Repeat, word for word, all the data that follows, and exclude the pictures.
─── Data excerpts
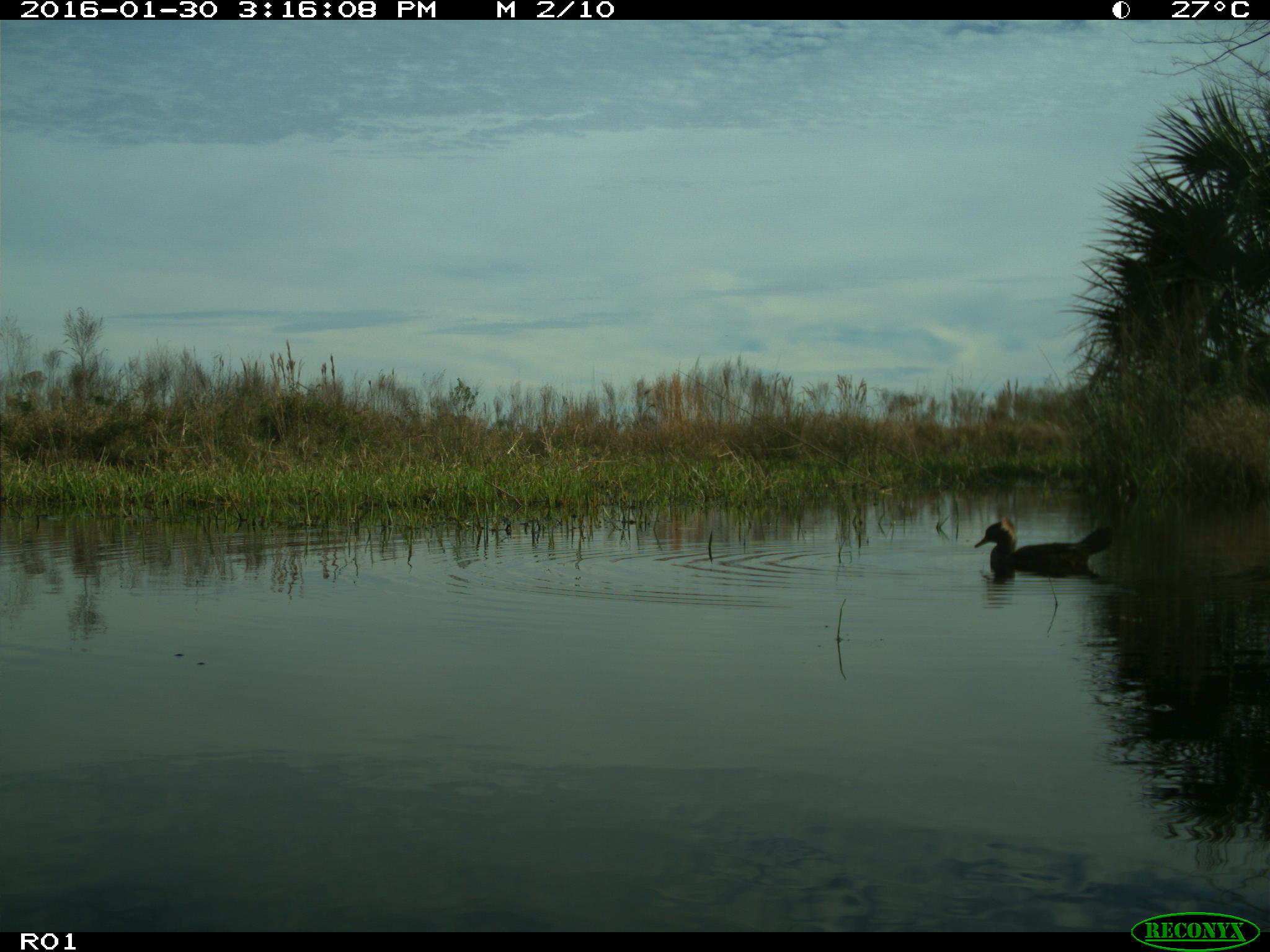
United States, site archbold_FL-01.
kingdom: Animalia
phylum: Chordata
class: Aves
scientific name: Aves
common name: birds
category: unidentified bird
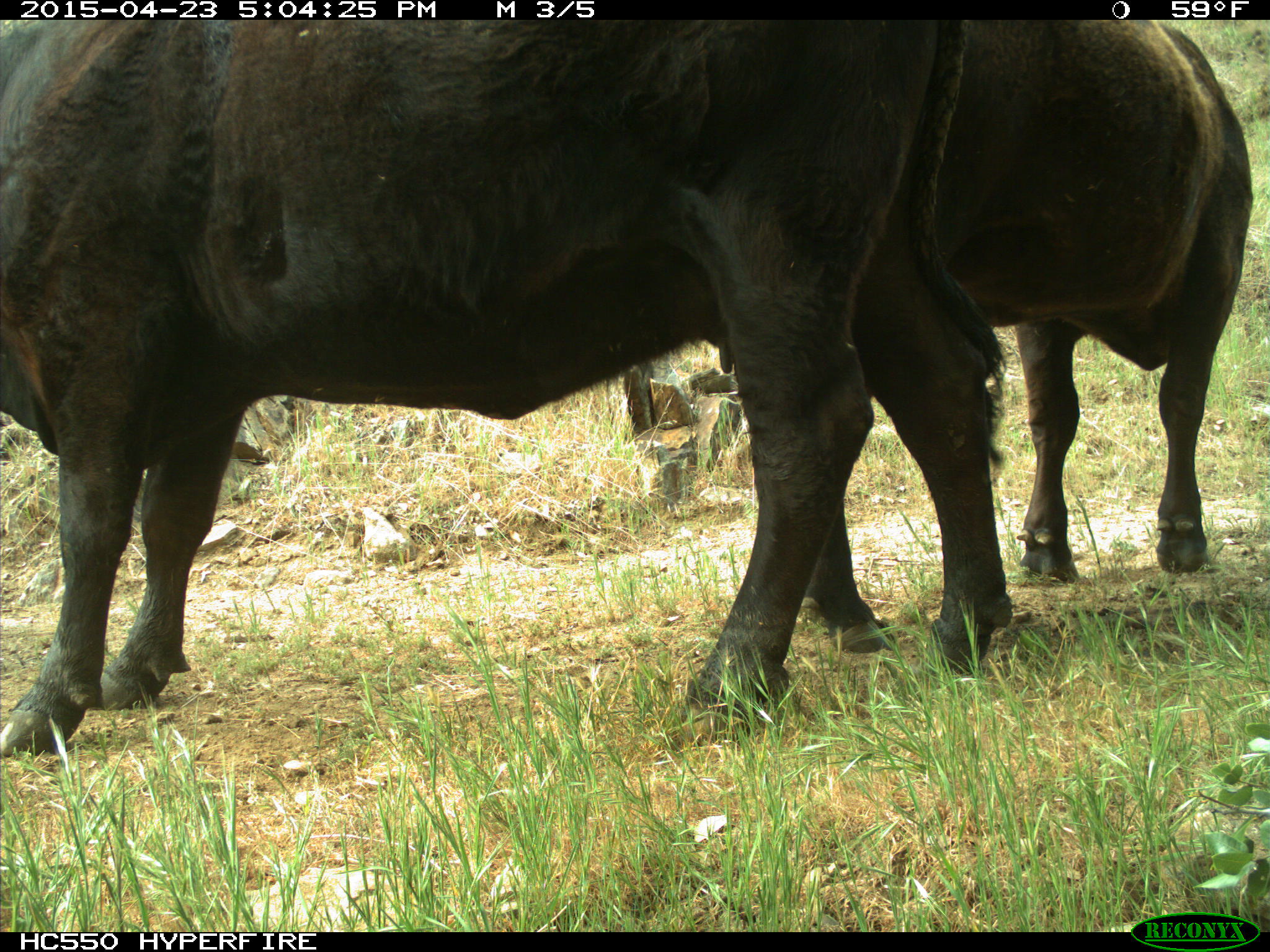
──────
**Exercise answer:**
United States, site archbold_FL-01.
kingdom: Animalia
phylum: Chordata
class: Aves
scientific name: Aves
common name: birds
category: unidentified bird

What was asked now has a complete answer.